School of Humanities and Social Sciences

No Spring Chicken: is there ageism in the coop?

There’s every chance that you’ll remember Chicken Run from 2000- the story of plucky Ginger, galvanising a reluctant, bewildered hero, Rocky, to save her fellow hens from the jaws of Mrs Tweedy’s Chicken Pie machine. The animated film pulled in a record breaking £161.3 million at the Box Office. I can’t be the only person to have reconsidered my roast chicken dinner habit after the film nor the only one to be so relieved to see a credible female lead: she may be a hen, but Ginger was no chicken.

Headphone and microphone

But feathers are more than ruffled as plans for a long-awaited sequel - yep, the imaginatively titled Chicken Run 2 – are upset by rumours that Ginger, the champion of justice and liberty, will not be voiced again by the actress Julia Sawalha. It turns out that at 51 years old, she is considered too old to reprise her role as an animated chicken.

**Exercise prompt**: Transcribe the Chicken Run article above in full, keeping every word and line unchanged.

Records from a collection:
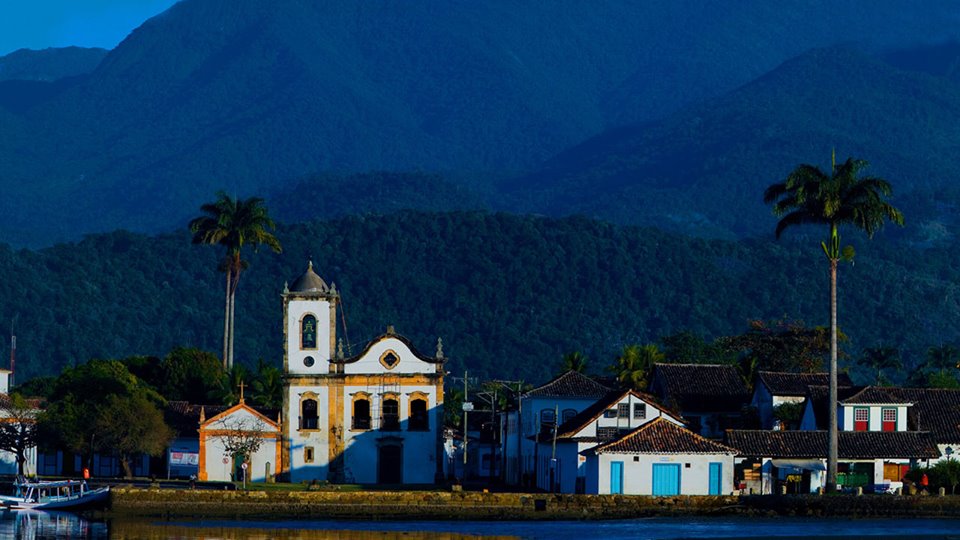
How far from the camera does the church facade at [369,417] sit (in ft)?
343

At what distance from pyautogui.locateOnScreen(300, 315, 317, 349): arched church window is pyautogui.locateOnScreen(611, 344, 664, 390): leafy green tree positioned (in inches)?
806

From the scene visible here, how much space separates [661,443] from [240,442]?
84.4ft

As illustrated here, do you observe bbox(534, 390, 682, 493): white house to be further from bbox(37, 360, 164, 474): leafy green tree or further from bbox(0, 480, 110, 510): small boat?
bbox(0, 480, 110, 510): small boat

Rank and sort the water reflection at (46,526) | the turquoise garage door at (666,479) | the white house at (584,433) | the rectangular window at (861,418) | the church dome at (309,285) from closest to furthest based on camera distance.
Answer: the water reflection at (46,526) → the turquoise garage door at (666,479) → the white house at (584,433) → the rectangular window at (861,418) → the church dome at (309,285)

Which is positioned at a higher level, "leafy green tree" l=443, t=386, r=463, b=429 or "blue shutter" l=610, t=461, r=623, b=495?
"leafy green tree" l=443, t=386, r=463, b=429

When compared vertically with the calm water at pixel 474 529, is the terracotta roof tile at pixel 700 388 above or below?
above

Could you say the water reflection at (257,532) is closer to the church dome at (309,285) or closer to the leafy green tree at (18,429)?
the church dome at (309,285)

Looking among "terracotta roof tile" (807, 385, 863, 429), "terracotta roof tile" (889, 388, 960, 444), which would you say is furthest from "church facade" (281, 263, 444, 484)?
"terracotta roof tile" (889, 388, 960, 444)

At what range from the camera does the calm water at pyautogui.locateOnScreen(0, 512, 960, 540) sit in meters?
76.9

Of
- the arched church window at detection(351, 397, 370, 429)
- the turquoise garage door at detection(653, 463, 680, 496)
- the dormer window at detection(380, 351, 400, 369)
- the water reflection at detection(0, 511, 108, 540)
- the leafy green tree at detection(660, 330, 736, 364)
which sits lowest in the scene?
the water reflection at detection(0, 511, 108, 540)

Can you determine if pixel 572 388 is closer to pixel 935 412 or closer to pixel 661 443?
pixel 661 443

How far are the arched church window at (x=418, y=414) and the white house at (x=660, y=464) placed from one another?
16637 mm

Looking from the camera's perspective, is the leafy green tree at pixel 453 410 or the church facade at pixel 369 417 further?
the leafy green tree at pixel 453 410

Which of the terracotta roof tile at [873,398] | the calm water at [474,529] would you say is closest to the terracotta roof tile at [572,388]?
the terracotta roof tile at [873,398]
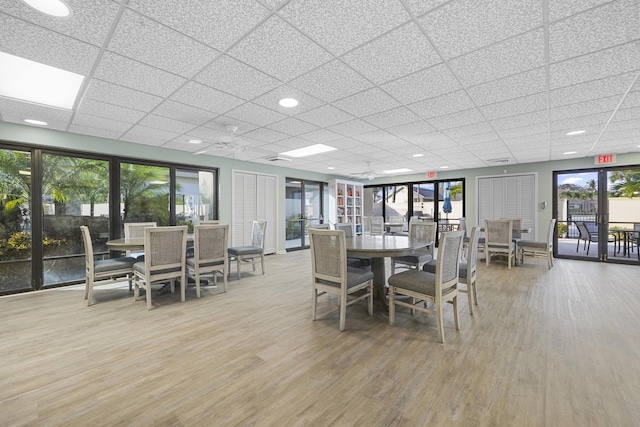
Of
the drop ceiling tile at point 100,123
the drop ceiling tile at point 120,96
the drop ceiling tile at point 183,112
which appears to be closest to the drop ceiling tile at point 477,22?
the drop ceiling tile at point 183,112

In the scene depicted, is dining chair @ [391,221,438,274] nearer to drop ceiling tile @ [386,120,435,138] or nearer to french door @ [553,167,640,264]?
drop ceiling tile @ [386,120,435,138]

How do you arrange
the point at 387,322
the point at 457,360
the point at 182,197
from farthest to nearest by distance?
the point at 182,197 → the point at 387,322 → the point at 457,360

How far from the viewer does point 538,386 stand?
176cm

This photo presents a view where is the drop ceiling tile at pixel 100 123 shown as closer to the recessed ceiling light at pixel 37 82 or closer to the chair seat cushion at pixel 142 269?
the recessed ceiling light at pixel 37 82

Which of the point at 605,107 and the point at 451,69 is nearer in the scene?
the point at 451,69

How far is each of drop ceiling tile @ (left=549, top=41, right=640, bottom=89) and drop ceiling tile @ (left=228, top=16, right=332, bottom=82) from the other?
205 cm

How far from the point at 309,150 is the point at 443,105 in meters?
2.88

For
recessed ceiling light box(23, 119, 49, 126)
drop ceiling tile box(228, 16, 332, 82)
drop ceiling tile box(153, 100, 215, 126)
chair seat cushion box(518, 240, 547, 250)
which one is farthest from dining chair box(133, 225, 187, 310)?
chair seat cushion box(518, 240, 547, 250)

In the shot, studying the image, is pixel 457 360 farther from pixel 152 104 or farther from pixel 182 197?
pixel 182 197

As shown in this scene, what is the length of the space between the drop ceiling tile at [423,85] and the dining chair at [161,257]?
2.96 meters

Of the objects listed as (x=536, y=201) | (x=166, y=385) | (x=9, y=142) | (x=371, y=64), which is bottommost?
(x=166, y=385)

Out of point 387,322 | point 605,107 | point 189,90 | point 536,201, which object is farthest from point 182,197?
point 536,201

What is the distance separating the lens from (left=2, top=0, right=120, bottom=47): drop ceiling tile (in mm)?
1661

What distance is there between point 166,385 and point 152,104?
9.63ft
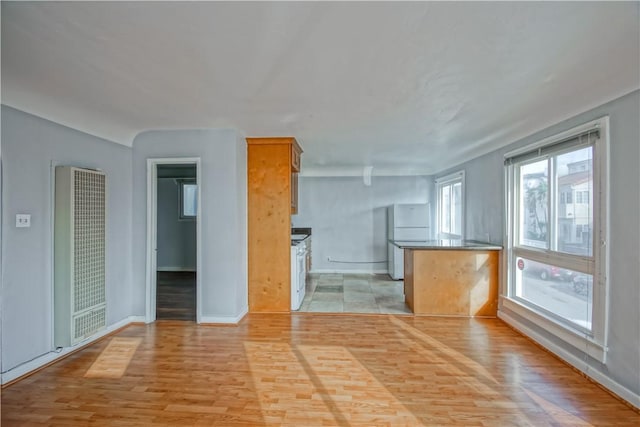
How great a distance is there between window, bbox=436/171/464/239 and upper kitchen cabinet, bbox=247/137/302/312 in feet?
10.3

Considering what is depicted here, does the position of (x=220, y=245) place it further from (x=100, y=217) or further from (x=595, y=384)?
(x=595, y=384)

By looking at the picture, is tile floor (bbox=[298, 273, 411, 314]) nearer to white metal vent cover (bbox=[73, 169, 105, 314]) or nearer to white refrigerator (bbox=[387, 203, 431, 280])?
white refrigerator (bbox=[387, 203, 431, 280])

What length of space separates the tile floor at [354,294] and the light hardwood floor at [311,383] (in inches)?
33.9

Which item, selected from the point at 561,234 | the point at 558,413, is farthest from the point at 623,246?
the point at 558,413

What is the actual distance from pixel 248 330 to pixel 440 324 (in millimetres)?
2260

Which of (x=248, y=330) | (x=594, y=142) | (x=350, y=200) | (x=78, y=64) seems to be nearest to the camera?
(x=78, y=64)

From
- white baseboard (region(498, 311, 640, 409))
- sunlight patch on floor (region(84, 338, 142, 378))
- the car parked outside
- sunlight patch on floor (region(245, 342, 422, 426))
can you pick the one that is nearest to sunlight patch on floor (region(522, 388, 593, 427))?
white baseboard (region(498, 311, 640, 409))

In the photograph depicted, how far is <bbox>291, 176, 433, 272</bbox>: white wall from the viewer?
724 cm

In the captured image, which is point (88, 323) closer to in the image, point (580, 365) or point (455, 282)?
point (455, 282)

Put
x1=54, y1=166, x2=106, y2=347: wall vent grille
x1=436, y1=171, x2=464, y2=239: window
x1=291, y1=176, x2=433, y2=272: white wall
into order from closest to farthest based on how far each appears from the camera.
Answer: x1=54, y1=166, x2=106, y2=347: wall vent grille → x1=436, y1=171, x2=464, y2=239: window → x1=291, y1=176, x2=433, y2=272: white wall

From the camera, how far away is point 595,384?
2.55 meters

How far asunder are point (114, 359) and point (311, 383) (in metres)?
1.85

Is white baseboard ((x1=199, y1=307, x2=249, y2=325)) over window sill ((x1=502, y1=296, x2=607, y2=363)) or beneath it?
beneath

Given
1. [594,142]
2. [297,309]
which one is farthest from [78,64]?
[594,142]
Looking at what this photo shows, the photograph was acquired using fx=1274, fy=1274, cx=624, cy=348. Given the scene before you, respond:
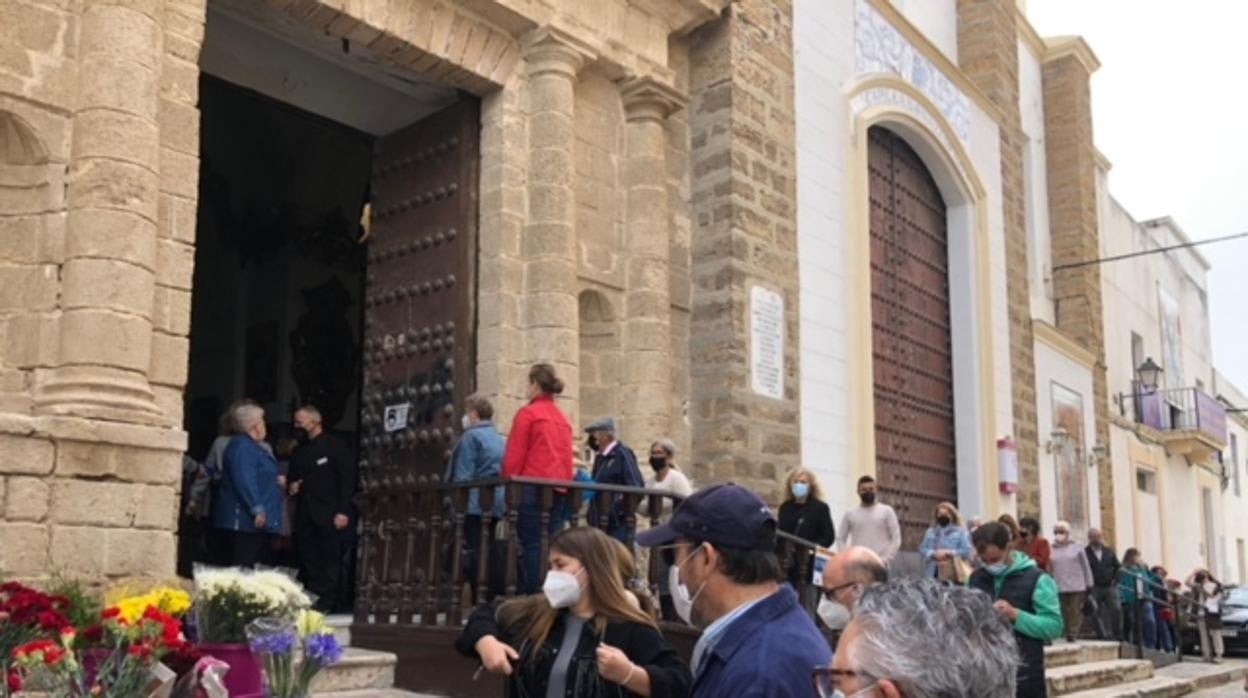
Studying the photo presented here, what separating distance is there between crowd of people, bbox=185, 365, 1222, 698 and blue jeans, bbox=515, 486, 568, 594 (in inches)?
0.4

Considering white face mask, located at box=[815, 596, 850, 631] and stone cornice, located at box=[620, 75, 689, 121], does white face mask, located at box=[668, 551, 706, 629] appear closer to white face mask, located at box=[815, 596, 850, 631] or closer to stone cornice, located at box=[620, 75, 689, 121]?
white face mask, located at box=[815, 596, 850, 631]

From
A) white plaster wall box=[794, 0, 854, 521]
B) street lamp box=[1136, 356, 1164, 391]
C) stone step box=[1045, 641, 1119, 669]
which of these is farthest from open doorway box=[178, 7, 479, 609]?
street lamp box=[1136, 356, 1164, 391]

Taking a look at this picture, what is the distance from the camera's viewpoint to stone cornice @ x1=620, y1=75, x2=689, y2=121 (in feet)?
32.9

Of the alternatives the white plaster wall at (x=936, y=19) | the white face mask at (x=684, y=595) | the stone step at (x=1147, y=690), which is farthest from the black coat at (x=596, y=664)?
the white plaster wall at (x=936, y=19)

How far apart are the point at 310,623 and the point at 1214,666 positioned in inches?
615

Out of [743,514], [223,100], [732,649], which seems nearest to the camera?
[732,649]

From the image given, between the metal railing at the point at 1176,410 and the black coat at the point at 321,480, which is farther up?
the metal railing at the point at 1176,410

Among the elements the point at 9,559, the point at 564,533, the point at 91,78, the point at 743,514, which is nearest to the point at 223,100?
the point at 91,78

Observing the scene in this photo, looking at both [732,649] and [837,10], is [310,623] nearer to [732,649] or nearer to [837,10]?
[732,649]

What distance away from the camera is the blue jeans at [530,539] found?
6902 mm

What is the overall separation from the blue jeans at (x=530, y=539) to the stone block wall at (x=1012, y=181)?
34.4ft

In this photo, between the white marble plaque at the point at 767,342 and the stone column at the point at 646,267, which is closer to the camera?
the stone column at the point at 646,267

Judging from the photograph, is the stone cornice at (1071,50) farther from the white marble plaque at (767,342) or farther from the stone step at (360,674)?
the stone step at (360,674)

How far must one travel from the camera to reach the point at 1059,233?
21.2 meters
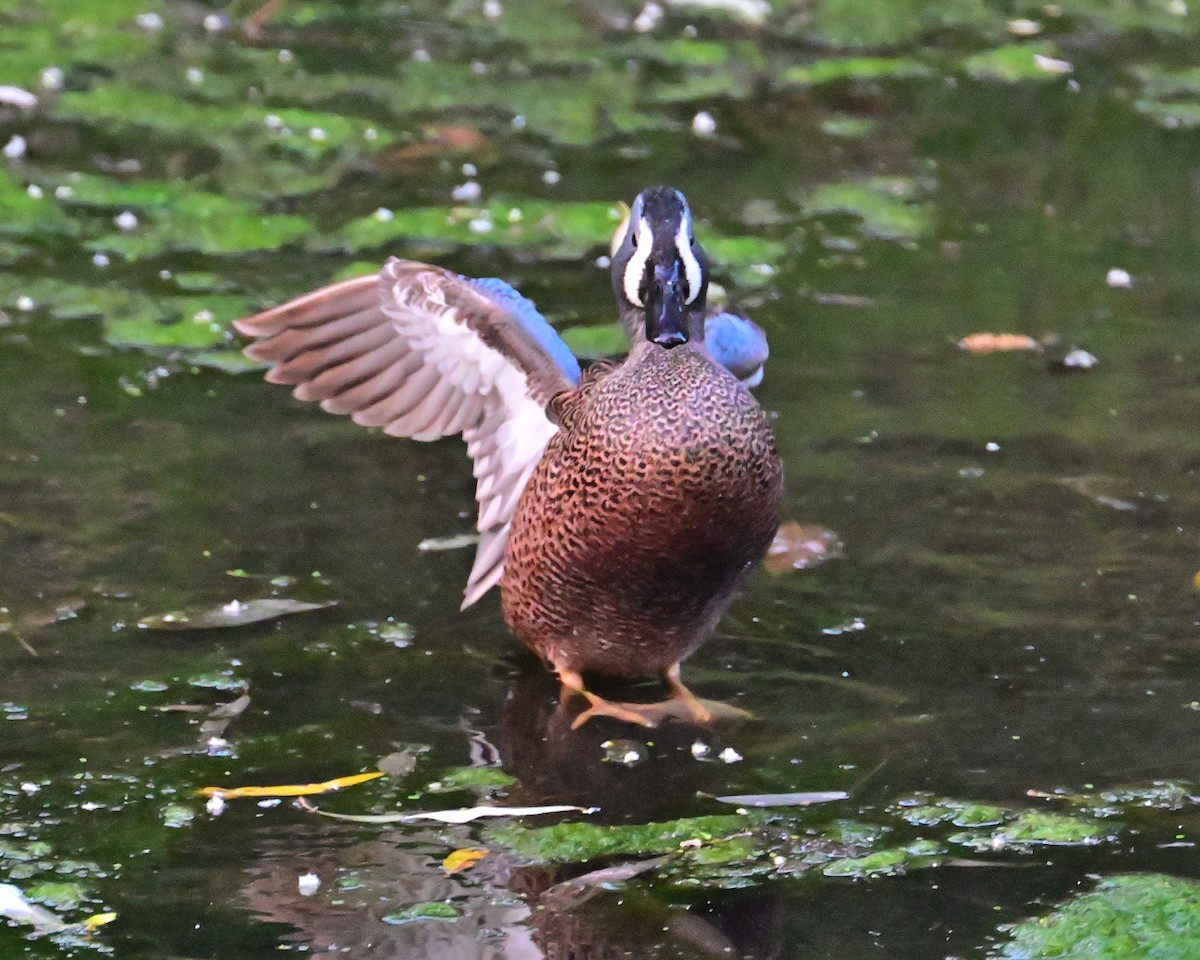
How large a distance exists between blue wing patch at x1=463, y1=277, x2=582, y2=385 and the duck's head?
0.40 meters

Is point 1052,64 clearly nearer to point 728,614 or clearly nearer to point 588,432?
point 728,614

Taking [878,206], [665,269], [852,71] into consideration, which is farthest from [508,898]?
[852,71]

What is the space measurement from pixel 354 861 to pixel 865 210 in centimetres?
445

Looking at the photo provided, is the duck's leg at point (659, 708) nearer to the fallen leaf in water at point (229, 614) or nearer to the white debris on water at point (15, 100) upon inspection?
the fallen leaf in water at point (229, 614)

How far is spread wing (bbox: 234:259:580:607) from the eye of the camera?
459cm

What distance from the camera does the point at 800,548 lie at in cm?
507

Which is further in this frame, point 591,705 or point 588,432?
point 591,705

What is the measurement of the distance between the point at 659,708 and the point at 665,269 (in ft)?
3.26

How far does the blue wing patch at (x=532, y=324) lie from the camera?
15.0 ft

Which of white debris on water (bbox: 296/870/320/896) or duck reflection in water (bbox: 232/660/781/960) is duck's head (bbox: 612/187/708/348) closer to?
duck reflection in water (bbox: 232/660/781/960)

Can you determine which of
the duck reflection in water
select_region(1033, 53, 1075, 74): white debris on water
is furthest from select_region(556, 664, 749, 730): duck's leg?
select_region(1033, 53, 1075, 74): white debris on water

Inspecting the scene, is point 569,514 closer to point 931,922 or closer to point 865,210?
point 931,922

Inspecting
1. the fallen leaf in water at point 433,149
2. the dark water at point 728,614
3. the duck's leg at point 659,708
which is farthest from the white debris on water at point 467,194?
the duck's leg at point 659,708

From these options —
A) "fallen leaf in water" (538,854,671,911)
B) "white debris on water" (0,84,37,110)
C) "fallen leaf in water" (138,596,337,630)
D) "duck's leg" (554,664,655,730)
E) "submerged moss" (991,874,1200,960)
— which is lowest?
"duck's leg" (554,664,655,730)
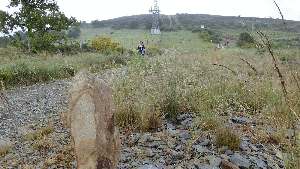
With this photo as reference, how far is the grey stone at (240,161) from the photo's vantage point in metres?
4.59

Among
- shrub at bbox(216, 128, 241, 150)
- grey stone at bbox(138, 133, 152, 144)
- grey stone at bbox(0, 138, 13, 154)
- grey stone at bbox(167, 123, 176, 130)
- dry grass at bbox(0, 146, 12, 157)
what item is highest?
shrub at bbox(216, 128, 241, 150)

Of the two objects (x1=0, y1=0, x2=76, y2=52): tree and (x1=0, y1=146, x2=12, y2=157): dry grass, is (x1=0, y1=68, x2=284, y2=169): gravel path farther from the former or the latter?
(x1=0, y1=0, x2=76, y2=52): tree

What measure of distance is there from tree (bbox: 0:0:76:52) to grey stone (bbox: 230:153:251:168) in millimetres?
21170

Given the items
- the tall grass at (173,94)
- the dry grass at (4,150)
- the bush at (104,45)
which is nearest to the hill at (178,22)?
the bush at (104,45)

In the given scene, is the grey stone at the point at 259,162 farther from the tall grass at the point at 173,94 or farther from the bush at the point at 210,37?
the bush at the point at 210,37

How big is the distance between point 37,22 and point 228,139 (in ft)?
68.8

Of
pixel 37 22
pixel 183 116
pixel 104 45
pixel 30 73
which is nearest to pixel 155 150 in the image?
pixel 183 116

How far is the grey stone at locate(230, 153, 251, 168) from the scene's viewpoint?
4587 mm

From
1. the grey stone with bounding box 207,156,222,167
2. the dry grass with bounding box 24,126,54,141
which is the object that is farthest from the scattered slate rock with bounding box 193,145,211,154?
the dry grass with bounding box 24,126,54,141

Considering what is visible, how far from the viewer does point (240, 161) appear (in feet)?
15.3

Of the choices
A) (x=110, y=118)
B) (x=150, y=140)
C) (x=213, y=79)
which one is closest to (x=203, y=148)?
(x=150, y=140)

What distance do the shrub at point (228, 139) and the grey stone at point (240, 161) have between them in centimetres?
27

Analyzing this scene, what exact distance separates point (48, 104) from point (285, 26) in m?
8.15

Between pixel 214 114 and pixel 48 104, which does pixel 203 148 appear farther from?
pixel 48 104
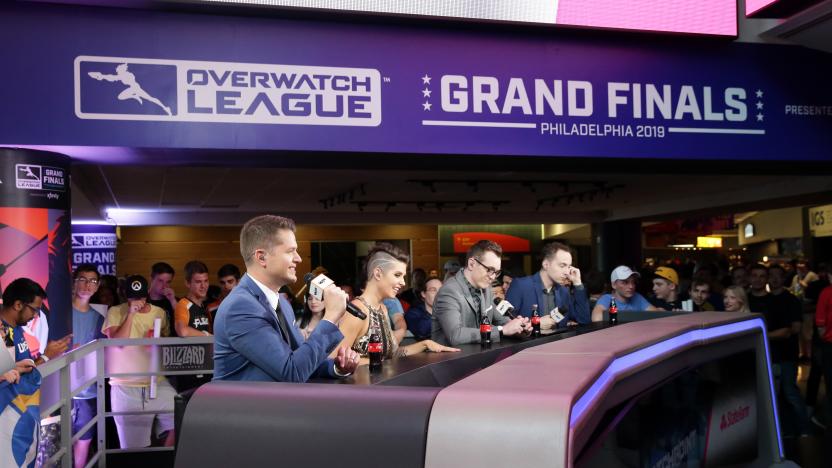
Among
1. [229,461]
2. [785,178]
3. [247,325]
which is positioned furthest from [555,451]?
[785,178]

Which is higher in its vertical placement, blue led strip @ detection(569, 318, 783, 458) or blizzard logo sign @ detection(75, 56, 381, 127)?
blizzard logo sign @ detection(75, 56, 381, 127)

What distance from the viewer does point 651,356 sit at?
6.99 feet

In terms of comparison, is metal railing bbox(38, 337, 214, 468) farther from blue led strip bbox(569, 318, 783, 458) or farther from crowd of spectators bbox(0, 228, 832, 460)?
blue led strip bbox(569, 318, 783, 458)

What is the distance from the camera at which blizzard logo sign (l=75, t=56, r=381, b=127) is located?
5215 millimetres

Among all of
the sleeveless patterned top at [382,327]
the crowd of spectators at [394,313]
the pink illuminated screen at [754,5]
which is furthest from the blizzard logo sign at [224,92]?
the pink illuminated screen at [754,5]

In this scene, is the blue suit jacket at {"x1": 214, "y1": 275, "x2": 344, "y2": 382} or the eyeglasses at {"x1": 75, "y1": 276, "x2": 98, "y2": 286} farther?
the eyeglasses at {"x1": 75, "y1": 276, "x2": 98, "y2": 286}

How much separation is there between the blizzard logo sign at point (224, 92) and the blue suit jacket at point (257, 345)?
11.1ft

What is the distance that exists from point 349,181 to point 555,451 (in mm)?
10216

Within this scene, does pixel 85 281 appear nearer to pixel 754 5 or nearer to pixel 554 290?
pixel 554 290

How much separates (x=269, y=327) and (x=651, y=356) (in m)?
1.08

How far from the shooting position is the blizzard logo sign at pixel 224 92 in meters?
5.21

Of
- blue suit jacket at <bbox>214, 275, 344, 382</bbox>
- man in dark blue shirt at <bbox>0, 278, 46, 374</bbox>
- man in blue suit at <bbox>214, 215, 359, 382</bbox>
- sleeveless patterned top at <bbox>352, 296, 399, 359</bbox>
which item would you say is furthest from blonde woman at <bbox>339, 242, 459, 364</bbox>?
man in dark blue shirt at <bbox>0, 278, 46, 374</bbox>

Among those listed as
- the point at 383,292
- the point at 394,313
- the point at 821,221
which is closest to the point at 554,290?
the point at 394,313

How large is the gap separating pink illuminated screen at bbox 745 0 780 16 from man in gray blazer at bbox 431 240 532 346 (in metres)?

**Solution**:
School of Humanities and Social Sciences

No Spring Chicken: is there ageism in the coop?

There’s every chance that you’ll remember Chicken Run from 2000- the story of plucky Ginger, galvanising a reluctant, bewildered hero, Rocky, to save her fellow hens from the jaws of Mrs Tweedy’s Chicken Pie machine. The animated film pulled in a record breaking £161.3 million at the Box Office. I can’t be the only person to have reconsidered my roast chicken dinner habit after the film nor the only one to be so relieved to see a credible female lead: she may be a hen, but Ginger was no chicken.

Headphone and microphone

But feathers are more than ruffled as plans for a long-awaited sequel - yep, the imaginatively titled Chicken Run 2 – are upset by rumours that Ginger, the champion of justice and liberty, will not be voiced again by the actress Julia Sawalha. It turns out that at 51 years old, she is considered too old to reprise her role as an animated chicken.